• Actions to take
A) Name every distinct username that posts in the tablet display thread.
B) In the tablet display thread, retype the passage that runs from "I read the reviews" up to and including "a larger one.".

• Extracted text
[START]

# IPAD Mini Display Tested - Poor Color Gamut IPAD Air - Better.



## Mt Spokane Photography (Nov 19, 2013)

A Test of the color gamut of the Ipad Mini shows that its not up to photography standards, covering only a portion of the sRGB gamut, while other recent tablets like the Kindle 7" HDX are excellent.


I've been considering one, and Apple seems to have a lot of advantages, but not the new mini.

http://www.displaymate.com/Tablet_ShootOut_4.htm



The IPAD Air is much better, but still not matching the Kindle Fire HDX. The 4:3 screen ratio should be good for camera phone and P&S users, but for DSLR's, the shape of the Kindle screen may give more display area.


http://www.displaymate.com/Tablet_ShootOut_3.htm


----------



## GmwDarkroom (Nov 22, 2013)

If you're after a small tablet, have you looked a the Nexus 7? It gets 100% like the others and for a song of a price without the limited app store on the Kindle:

http://www.sidhtech.com/news/amazon-kindle-fire-hdx7-vs-ipad-mini-2-retina-vs-google-nexus-7-2013-best-small-tablet/10024478/


----------



## Mt Spokane Photography (Nov 22, 2013)

GmwDarkroom said:


> If you're after a small tablet, have you looked a the Nexus 7? It gets 100% like the others and for a song of a price without the limited app store on the Kindle:
> 
> http://www.sidhtech.com/news/amazon-kindle-fire-hdx7-vs-ipad-mini-2-retina-vs-google-nexus-7-2013-best-small-tablet/10024478/



I read the reviews on all of them, but the Ipad appealed to me due to the number of high quality apps, and the Kindle because I already read Kindle books and have Amazon Prime which I use twice a week or more for shipping.

If I get a tablet, it will be a larger one. 

One of my main photo uses for it would be remote tethering via wifi, so I'm waiting for a 5D series with wifi. By then, tablets will have improved even more. I'm not going to buy a 6D just for that usage, but if I see a super low price this xmas, I might.


----------



## LetTheRightLensIn (Nov 22, 2013)

Mt Spokane Photography said:


> A Test of the color gamut of the Ipad Mini shows that its not up to photography standards, covering only a portion of the sRGB gamut, while other recent tablets like the Kindle 7" HDX are excellent.
> 
> 
> I've been considering one, and Apple seems to have a lot of advantages, but not the new mini.
> ...



Wow, interesting and import findings! So the mini still pretty bad then despite going retina.

One of the great things about the iPad 3 was that it actually covered the full sRGB gamut as well as having the critical retina display resolution. I don't think any other tablet at that time covered more than an abysmal 65% or so of sRGB (which itself is an awfully small gamut to begin with).


----------

[END]

(A run of records)
[START]

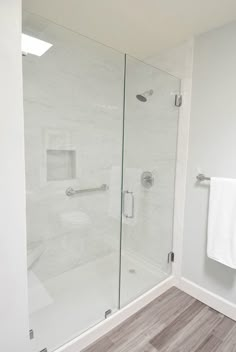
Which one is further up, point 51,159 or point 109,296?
point 51,159

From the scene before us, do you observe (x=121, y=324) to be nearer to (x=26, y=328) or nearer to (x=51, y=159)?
(x=26, y=328)

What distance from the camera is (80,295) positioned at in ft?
5.91

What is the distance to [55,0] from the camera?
1360 millimetres

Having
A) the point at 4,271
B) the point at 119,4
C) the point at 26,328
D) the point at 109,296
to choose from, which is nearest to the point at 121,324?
the point at 109,296

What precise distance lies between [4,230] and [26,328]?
0.54 meters

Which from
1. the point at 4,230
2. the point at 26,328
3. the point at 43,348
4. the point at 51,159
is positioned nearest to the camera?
the point at 4,230

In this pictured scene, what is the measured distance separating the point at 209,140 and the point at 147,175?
654 millimetres

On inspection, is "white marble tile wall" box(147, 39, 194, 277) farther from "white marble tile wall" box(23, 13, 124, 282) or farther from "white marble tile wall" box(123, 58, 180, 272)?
"white marble tile wall" box(23, 13, 124, 282)

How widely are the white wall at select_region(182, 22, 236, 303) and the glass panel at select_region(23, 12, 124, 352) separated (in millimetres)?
726

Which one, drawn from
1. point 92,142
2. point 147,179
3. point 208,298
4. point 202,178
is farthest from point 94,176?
point 208,298

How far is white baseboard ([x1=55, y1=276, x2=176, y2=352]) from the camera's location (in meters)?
1.34

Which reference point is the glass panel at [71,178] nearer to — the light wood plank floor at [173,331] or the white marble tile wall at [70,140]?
the white marble tile wall at [70,140]

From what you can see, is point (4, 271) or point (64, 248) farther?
point (64, 248)

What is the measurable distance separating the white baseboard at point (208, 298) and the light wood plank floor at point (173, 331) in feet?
0.12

[END]

• Solutions for each task
A)
Mt Spokane Photography
GmwDarkroom
LetTheRightLensIn

B)
I read the reviews on all of them, but the Ipad appealed to me due to the number of high quality apps, and the Kindle because I already read Kindle books and have Amazon Prime which I use twice a week or more for shipping.

If I get a tablet, it will be a larger one.